• _WHAT TO PRODUCE_
There is material below. Print exactly the lines starting at the line with "You're off to great places. Dr. Seuss Quote" and ending at the line with "языка в 6 классе", ends included, and no others.

• _SUPPLIED ENTRIES_
------------------------------------------------------------------------

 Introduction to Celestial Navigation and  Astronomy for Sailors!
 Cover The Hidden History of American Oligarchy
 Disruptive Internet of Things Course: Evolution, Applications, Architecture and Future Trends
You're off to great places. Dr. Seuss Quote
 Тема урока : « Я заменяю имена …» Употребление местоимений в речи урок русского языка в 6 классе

------------------------------------------------------------------------

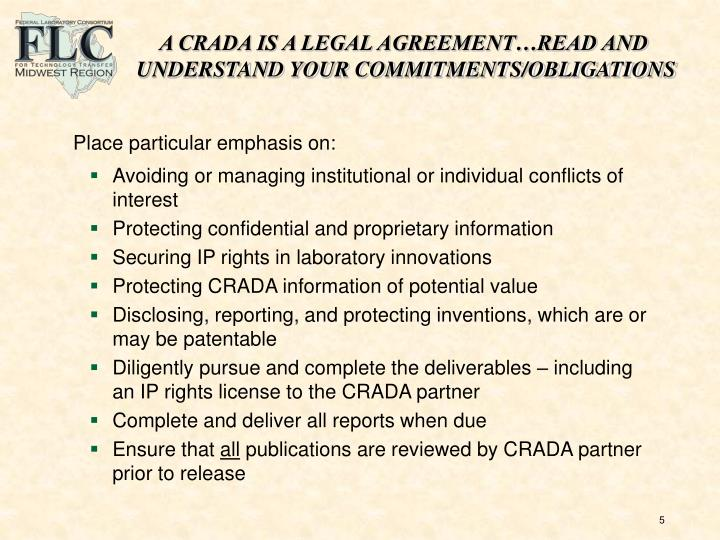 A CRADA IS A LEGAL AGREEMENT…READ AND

------------------------------------------------------------------------

• _ANSWER TO THE PROBLEM_
You're off to great places. Dr. Seuss Quote
 Тема урока : « Я заменяю имена …» Употребление местоимений в речи урок русского языка в 6 классе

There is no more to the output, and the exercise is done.